Nullability check field return type list of values Type of value returned by the provider in the column designated in 'Nullable field name' setting. Supported values are Bool, Int, Text:Yes/No, Text:Y/N.
Nullable field name text Column name in metadata table returned by the provider that holds column nullability. Usually a NULLABLE, IS_NULLABLE.
Precision field name text Column name in metadata table returned by the provider that holds precision. Usually a NUM_PREC_RADIX, NUMERIC_PRECISION.
Scale field name text Column name in metadata table returned by the provider that holds scale. Usually a DECIMAL_DIGITS, NUMERIC_SCALE.

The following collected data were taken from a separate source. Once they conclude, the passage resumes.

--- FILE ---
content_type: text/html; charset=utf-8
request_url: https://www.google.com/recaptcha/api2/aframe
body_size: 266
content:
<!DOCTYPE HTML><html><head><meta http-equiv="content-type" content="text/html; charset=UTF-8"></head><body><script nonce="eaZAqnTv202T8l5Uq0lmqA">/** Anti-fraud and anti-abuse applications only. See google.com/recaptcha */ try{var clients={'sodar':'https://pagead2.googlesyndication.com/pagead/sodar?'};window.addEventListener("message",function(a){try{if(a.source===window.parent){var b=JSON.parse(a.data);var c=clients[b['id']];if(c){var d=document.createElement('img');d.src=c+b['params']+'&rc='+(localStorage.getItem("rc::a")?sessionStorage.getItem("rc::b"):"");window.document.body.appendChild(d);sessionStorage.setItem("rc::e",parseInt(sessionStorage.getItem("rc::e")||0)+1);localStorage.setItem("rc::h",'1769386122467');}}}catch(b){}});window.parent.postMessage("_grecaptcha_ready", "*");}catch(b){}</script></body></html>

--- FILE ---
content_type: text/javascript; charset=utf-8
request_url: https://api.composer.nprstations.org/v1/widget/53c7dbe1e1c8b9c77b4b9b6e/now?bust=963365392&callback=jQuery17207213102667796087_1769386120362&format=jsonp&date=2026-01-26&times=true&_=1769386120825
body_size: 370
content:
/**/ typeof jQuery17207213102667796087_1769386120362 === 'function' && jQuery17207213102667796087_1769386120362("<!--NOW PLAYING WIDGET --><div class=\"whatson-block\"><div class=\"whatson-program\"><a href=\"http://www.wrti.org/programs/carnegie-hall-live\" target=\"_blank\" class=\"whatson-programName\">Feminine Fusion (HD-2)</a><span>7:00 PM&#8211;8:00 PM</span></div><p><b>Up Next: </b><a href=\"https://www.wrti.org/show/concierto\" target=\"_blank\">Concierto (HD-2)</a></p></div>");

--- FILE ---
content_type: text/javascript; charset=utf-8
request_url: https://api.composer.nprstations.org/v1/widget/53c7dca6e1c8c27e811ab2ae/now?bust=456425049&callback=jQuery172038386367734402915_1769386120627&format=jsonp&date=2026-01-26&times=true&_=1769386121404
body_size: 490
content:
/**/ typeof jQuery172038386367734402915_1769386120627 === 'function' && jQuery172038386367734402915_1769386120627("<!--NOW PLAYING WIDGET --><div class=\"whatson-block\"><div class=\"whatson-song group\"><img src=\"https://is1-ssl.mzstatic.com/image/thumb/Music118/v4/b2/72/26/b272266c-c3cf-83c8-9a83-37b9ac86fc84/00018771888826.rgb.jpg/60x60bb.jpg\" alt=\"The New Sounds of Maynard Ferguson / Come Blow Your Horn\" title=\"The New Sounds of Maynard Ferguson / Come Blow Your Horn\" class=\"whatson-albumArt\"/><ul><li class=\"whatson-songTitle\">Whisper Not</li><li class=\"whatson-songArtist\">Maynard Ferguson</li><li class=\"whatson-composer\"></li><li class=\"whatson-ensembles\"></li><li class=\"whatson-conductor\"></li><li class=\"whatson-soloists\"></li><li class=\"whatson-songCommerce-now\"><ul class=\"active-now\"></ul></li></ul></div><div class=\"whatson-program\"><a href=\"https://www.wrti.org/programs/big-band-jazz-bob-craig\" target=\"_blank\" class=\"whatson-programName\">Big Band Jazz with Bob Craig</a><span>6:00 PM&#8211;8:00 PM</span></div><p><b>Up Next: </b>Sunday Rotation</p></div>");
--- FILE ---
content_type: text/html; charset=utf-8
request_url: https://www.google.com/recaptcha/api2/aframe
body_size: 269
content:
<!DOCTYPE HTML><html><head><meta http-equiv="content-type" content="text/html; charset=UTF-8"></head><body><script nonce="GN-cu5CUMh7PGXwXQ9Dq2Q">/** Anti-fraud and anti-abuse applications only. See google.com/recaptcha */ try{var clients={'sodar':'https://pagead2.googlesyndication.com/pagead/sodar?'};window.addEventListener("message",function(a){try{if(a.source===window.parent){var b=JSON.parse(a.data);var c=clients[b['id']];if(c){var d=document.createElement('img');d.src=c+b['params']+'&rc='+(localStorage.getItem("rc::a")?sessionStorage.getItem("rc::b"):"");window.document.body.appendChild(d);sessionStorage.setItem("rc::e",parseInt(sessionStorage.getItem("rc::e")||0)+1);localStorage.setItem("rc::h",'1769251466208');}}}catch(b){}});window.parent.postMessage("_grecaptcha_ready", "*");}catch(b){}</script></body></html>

Type field name text Column name in metadata table returned by the provider that holds type name. Usually a TYPE_NAME, DATA_TYPE.
Field type retrieved by list of values Designates a method to extract type information from column designated in 'Type field name'. Supported methods are Odbc code, Type.
Table's metadata loading method list of values Supported methods are Simple object name restriction, Fully qualified object name restriction.
Table list loading method list of values Supported methods are With restrictions, Without restrictions.
Custom query for table's metadata text Query to use to extract table's metadata from the provider.
Divide Unicode column length by 2 true/false True when column length returned from provider holds the length doubled for Unicode characters.
Use database name in restrictions true/false True when database name has to be used in restrictions. False otherwise.
Use schema name in restrictions true/false True when schema name has to be used in restrictions. False otherwise.
Use table name in restrictions true/false True when table name has to be used in restrictions. False otherwise.